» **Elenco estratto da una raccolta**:
+ + + + + + +
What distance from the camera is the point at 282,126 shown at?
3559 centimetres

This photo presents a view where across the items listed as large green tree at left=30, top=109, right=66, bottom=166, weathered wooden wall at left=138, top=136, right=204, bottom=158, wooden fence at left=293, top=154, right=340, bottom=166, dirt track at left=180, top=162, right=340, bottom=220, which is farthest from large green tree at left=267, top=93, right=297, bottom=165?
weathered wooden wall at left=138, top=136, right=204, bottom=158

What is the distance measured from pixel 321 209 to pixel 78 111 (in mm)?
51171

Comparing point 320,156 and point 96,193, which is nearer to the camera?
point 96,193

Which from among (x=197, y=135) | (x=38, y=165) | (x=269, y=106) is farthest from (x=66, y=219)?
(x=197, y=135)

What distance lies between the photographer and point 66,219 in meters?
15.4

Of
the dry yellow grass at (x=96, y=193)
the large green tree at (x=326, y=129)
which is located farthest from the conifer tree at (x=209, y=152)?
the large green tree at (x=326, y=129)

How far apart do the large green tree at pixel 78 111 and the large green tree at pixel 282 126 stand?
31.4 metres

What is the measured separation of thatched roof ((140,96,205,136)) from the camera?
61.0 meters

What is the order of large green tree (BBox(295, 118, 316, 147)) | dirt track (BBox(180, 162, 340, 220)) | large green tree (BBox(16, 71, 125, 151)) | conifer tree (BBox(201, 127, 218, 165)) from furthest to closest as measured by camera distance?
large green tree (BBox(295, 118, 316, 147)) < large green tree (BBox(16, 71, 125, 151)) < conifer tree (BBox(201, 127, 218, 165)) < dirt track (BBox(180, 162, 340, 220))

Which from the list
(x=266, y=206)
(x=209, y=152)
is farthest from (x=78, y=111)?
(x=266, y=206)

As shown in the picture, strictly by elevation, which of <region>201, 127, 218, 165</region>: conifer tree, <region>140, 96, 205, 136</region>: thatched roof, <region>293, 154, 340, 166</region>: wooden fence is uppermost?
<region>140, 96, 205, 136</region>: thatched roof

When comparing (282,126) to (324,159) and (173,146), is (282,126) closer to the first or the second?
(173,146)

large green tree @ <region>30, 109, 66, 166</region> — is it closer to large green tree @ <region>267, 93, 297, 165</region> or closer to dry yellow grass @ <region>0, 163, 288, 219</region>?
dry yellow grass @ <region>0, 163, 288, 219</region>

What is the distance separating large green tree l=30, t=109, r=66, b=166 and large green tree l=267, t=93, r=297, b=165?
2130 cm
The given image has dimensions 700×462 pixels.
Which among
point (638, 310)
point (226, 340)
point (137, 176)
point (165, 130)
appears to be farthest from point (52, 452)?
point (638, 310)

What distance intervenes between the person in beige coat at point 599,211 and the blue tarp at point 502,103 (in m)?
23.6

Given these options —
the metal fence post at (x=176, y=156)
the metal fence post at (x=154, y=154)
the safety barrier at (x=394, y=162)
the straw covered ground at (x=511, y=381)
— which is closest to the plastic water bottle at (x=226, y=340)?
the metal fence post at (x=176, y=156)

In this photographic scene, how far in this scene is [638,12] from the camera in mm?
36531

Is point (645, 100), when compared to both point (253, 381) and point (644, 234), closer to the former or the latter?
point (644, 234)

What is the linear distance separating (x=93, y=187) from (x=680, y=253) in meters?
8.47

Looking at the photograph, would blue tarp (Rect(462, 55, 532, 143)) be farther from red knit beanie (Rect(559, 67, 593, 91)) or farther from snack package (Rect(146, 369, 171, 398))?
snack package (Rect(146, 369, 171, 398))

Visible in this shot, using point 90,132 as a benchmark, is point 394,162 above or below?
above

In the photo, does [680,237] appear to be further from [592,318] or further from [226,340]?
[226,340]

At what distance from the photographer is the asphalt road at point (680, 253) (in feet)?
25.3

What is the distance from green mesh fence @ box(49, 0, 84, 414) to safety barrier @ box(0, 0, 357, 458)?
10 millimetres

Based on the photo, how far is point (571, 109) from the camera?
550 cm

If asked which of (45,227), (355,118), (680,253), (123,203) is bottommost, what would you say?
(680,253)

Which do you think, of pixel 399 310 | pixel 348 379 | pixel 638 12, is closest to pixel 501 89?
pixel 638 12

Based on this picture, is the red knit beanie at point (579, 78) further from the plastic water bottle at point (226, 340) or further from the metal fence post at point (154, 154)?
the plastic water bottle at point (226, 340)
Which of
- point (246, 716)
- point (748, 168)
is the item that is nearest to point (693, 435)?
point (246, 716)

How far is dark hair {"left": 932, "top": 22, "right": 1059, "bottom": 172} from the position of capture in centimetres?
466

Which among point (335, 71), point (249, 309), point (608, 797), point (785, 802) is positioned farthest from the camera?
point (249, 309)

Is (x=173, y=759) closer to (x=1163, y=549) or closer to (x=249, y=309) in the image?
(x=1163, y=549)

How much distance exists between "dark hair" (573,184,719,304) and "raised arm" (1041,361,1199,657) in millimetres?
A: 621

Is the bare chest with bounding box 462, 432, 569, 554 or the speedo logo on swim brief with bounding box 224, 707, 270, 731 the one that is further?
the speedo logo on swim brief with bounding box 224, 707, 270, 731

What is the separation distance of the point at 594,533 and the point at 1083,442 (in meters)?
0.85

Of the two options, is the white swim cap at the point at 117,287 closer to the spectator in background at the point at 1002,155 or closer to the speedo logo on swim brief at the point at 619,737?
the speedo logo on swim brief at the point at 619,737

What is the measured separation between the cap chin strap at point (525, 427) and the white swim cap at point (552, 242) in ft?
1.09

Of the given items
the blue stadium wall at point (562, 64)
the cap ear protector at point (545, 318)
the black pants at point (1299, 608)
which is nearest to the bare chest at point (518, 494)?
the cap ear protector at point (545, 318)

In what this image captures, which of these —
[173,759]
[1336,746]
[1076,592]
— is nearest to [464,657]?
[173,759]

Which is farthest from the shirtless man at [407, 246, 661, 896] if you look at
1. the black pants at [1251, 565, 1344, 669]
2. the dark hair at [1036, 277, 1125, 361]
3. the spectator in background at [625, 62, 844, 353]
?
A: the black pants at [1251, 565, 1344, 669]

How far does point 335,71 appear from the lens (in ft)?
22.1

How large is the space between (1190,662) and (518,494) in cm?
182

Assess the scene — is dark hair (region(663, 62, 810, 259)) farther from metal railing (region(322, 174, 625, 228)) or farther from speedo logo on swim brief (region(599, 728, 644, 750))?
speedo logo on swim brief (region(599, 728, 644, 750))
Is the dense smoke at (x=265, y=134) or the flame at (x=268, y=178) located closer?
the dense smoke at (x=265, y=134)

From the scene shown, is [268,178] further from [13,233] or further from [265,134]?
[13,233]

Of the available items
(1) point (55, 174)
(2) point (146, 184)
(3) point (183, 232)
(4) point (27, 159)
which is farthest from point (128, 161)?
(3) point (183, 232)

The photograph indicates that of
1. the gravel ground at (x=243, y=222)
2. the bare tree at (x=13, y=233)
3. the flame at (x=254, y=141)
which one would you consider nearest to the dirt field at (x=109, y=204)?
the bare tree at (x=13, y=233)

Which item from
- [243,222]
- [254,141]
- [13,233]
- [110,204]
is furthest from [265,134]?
+ + + + + + +
Disponi come lista numerata il tratto dell'elenco che va dalla riga contenente "Of the available items" fino alla fine dell'elenco, estremi inclusi, tralasciando le righe vuote.

1. Of the available items
2. (1) point (55, 174)
3. (2) point (146, 184)
4. (3) point (183, 232)
5. (4) point (27, 159)
6. which is farthest from point (128, 161)?
7. (3) point (183, 232)
8. The photograph indicates that of
9. 1. the gravel ground at (x=243, y=222)
10. 2. the bare tree at (x=13, y=233)
11. 3. the flame at (x=254, y=141)
12. which one would you consider nearest to the dirt field at (x=109, y=204)?
13. the bare tree at (x=13, y=233)
14. Which item from
15. - [243,222]
16. - [254,141]
17. - [13,233]
18. - [110,204]
19. is furthest from [265,134]?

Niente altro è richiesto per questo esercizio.